John Adams dares to correct Thomas Jefferson’s grammar. John Hancock cracks wise about “fat” King George. Benjamin Franklin jokes about being hung for treason. These moments of levity are brief, as they are brought to a sudden halt when a letter from George Washington is delivered and read aloud. In it, Washington reports from New York of the grave conditions faced by the Continental Army and expresses no illusions about the war, which was imminent and certain. Washington invokes “providence” as his best hope and writes, poignantly, “dear god what brave men I shall lose before this business ends.”
This video clip is from the 1972 movie “1776″, based on the Broadway musical. I have loved this charming film since I was child. From a purely musical standpoint it isn’t noteworthy. But the excellent cast paired with Peter Stone’s screenplay makes for an immensely entertaining experience. And have you ever noticed that in films about American history they always cast a very good-looking actor to play Thomas Jefferson?

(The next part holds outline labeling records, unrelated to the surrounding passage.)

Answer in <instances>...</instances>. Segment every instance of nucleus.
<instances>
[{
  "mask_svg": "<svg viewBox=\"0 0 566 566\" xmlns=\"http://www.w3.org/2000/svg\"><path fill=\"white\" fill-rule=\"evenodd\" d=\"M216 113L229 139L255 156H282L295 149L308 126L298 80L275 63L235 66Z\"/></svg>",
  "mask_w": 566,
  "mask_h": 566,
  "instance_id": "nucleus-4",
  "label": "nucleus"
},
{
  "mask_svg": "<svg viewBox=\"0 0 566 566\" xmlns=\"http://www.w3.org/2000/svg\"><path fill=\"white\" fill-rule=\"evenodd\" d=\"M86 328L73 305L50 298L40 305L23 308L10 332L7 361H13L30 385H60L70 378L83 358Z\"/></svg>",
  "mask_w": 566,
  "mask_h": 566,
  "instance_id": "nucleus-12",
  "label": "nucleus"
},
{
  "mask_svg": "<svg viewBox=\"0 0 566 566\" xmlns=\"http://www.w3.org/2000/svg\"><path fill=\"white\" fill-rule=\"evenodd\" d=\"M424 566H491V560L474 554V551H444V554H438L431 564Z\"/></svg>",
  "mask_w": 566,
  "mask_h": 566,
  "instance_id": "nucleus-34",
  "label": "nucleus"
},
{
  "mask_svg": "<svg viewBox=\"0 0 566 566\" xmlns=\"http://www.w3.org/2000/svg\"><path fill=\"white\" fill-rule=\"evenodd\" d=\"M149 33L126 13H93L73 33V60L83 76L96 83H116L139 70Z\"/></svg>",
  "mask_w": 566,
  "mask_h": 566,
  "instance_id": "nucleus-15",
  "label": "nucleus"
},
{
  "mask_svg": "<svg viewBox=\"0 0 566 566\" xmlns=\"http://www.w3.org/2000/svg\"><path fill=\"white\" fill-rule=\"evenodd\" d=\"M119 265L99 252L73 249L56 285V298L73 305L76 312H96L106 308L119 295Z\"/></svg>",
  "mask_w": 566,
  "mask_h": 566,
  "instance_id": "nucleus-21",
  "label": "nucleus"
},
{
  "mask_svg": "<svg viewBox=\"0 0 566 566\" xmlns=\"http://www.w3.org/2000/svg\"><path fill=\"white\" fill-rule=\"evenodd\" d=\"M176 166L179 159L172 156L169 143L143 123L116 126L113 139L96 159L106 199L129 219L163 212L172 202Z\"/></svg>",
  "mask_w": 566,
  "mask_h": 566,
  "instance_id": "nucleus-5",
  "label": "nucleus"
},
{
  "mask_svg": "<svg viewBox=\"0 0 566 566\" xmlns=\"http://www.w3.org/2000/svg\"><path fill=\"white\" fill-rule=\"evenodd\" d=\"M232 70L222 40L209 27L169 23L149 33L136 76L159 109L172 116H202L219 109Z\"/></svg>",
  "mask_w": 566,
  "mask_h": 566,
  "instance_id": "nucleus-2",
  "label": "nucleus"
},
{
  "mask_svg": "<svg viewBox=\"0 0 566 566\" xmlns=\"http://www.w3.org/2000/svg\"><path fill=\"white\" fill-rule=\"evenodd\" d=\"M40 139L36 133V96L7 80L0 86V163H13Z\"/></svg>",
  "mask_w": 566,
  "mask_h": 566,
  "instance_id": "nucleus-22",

Happy Independence Day my fellow Americans. Remember always, and never take for granted, that our Founding Fathers risked their lives to ensure that they – and all of us – would never again have to bow down to kings. For the first time in history, the people of a nation would be citizens instead of subjects.
God bless us all.
Here’s Thomas Jefferson kicking ass, in the final paragraph of the Declaration of Indepence:
We, therefore, the Representatives of the united States of America, in General Congress, Assembled, appealing to the Supreme Judge of the world for the rectitude of our intentions, do, in the Name, and by Authority of the good People of these Colonies, solemnly publish and declare, That these united Colonies are, and of Right ought to be Free and Independent States, that they are Absolved from all Allegiance to the British Crown, and that all political connection between them and the State of Great Britain, is and ought to be totally dissolved; and that as Free and Independent States, they have full Power to levy War, conclude Peace, contract Alliances, establish Commerce, and to do all other Acts and Things which Independent States may of right do. — And for the support of this Declaration, with a firm reliance on the protection of Divine Providence, we mutually pledge to each other our Lives, our Fortunes, and our sacred Honor.